Flu Bites, Oregon’s weekly report on flu and respiratory illnesses, reported 5 percent of emergency room visits were for influenza-like illness throughout the state, down from 5.3 percent the previous week. That compares to nationwide figure of 7.1 percent of visits related to flu-like illness.

Hospitalization rates nationwide average 51.4 per 100,000 people, which exceeds the 2014-15 rate at the same point in the season. That year, 710,000 people were hospitalized.

“If this current trend in hospitalization rates is maintained through the season, it is possible that the number of flu hospitalizations may well exceed 710,000,” said Dan Jernigan, director of the Influenza Division at the National Center for Immunization and Respiratory Disease.

Jernigan said hospitalization rates in Oregon are double what they were in 2014-15.

“About half of the cases of hospitalizations for influenza in children are occurring in previously healthy children,” Schuchat said. “We do think those warning signs of difficulty breathing, high fever, rapid breathing, those are clues to call the doc.”

Another worrisome sign is feeling better, then suddenly feeling worse. That could be a signal of a secondary infection.
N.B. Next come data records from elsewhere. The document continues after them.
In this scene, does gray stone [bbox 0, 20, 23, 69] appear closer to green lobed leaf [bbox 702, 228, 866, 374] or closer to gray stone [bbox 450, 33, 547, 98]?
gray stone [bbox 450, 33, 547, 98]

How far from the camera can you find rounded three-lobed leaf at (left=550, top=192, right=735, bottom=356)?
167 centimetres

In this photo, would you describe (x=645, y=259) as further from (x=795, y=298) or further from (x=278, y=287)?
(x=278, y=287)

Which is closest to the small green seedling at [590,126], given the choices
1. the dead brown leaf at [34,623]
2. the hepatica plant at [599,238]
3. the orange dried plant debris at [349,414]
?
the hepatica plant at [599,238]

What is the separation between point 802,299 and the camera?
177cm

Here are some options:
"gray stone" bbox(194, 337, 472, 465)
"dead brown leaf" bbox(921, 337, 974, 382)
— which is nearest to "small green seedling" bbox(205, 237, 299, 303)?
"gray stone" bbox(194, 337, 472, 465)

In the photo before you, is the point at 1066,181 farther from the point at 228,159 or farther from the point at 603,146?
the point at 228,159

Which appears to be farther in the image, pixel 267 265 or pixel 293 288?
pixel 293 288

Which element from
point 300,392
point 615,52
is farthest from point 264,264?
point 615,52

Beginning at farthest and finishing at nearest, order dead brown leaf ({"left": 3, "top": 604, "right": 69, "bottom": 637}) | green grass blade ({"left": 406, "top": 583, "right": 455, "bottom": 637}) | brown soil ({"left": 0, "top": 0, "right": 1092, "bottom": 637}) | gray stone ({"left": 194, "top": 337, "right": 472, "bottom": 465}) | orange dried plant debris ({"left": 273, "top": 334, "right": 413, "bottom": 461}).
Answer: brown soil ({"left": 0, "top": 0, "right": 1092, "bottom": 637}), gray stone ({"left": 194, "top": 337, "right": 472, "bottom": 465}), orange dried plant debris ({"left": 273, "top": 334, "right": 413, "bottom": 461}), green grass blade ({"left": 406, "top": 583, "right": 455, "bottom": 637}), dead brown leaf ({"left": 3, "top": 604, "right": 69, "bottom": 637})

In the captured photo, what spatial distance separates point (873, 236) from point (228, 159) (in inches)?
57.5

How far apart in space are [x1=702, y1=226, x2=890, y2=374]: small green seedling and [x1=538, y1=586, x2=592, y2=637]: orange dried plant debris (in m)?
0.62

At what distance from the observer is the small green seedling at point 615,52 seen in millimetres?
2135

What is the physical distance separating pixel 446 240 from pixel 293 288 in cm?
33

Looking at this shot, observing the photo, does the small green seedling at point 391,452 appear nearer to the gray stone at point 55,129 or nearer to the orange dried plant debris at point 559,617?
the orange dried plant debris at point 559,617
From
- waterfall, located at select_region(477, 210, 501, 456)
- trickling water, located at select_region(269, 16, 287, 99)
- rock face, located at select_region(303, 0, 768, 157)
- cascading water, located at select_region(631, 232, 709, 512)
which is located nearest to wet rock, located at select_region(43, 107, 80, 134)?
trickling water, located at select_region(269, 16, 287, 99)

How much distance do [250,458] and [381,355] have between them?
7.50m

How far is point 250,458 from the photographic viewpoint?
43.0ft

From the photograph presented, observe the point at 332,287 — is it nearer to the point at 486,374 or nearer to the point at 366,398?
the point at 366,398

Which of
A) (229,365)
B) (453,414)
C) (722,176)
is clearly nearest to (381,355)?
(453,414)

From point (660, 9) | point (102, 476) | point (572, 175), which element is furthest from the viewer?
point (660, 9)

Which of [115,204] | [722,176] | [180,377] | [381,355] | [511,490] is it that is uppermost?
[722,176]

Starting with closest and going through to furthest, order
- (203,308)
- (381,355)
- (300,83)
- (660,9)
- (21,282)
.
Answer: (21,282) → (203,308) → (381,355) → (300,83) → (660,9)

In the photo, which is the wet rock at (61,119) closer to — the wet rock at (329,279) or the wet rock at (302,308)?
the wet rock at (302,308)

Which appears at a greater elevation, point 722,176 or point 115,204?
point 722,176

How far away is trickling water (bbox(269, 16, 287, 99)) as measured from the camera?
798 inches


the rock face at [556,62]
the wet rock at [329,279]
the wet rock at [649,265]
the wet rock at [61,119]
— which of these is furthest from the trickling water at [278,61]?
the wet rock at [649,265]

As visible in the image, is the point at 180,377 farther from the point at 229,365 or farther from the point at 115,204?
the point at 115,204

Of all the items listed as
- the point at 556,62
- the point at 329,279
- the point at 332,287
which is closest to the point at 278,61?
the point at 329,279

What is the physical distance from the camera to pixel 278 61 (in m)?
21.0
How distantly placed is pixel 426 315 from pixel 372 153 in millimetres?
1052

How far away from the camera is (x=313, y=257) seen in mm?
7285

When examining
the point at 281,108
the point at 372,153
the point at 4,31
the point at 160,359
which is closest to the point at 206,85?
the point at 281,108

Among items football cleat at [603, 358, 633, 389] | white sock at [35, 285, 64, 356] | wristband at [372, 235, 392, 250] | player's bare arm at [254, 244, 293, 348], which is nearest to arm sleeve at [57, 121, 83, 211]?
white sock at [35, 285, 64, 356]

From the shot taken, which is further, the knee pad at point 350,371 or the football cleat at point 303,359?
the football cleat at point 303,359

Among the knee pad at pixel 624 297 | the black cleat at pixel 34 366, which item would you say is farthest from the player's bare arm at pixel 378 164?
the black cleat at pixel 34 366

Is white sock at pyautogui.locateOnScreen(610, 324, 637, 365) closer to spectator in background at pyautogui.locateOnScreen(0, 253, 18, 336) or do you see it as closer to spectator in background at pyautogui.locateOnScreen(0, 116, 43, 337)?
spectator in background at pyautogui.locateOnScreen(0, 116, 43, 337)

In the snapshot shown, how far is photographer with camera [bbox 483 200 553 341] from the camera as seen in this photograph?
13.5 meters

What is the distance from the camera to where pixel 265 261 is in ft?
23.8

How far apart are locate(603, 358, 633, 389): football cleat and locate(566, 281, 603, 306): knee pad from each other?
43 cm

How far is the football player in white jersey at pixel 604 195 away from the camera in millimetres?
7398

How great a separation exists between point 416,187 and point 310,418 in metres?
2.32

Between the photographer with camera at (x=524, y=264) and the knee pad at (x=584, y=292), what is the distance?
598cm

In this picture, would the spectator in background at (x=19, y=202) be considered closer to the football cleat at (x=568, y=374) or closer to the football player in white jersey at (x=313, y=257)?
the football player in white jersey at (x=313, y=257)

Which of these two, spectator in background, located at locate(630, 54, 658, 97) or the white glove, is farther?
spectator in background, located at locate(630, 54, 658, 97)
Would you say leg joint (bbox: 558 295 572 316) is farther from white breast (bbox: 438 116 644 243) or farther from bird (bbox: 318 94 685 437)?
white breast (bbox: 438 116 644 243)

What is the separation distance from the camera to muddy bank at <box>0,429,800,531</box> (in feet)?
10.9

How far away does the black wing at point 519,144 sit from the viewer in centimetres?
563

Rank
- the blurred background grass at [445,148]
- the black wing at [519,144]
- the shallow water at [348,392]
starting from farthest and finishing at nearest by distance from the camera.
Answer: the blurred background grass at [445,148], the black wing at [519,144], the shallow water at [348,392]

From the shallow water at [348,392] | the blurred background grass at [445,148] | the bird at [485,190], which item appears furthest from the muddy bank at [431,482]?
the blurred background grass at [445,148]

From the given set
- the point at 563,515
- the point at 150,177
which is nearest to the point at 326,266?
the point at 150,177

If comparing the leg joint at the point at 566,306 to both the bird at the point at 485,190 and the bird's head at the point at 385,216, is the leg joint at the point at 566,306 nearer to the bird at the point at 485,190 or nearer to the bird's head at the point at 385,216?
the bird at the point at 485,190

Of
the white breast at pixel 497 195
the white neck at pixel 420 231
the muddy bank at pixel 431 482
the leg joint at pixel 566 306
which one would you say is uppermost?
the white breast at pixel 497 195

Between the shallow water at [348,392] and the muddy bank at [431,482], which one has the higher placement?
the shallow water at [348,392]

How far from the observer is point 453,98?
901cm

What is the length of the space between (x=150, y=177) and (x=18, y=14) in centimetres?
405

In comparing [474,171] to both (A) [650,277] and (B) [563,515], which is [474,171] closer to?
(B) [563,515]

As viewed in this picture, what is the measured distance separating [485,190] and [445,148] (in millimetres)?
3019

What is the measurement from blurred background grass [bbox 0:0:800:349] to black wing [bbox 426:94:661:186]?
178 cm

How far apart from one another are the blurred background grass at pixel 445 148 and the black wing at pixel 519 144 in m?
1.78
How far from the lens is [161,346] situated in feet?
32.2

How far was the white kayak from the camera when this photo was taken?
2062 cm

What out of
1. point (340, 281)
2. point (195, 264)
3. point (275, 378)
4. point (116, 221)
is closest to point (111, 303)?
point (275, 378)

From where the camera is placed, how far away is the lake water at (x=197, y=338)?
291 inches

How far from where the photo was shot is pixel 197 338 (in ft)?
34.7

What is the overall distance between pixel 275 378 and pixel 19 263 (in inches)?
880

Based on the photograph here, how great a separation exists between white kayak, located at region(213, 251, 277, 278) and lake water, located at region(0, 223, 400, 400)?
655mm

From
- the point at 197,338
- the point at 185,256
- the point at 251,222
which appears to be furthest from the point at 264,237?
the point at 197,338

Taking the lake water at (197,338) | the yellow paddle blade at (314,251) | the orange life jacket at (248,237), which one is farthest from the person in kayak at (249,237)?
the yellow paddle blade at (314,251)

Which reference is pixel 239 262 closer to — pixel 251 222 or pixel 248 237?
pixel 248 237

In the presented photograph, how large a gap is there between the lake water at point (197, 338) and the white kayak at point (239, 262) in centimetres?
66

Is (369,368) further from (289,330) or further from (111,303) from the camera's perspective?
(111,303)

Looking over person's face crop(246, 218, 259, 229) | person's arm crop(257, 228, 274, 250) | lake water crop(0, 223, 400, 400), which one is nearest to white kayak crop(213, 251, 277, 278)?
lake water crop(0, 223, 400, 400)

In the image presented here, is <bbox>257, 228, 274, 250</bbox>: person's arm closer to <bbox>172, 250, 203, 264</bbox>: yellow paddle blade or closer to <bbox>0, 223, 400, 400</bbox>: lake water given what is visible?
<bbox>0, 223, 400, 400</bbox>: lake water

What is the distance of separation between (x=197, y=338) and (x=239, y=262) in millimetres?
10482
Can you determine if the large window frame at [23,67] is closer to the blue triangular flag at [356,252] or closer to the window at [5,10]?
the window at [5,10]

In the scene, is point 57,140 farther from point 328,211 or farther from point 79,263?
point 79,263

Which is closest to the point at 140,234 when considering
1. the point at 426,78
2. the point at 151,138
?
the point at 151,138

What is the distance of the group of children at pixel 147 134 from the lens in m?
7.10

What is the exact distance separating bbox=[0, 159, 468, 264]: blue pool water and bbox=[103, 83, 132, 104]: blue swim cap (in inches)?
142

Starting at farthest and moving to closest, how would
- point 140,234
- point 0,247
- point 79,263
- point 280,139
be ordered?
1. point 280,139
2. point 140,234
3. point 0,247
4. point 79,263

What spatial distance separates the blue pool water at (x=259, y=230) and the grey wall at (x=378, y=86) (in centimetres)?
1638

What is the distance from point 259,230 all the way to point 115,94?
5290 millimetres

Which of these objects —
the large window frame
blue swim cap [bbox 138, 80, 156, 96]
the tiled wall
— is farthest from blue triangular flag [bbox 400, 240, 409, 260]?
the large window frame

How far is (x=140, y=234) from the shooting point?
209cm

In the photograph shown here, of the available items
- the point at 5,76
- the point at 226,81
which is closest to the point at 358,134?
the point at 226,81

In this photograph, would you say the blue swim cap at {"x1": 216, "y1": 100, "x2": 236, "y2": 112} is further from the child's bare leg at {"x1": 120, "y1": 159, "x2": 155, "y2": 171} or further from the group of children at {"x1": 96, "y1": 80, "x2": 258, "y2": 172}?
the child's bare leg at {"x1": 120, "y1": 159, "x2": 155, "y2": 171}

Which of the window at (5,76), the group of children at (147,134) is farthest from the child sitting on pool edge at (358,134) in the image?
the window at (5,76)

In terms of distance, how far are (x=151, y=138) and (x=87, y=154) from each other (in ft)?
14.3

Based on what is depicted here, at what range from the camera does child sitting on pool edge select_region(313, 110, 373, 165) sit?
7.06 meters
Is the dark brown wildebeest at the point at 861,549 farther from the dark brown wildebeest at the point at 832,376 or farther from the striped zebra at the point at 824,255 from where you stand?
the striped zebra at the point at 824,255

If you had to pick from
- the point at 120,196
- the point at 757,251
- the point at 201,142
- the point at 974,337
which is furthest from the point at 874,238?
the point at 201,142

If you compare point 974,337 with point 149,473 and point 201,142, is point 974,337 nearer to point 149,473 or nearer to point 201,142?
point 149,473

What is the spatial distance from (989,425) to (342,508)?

Vaccinations still are available. Though the vaccine is less effective in preventing H3N2, it has better protection against other strains circulating, and can shorten illnesses or reduce the severity of symptoms, Schuchat said.

Antiviral medications are recommended for vulnerable groups, including those who are sick or at high-risk of developing complications, including young children, those 65 and older, and pregnant women.

And remember, stay home if you are sick.

“This will help stop the spread of the virus at workplaces, schools and in the community at large,” LeVeaux said.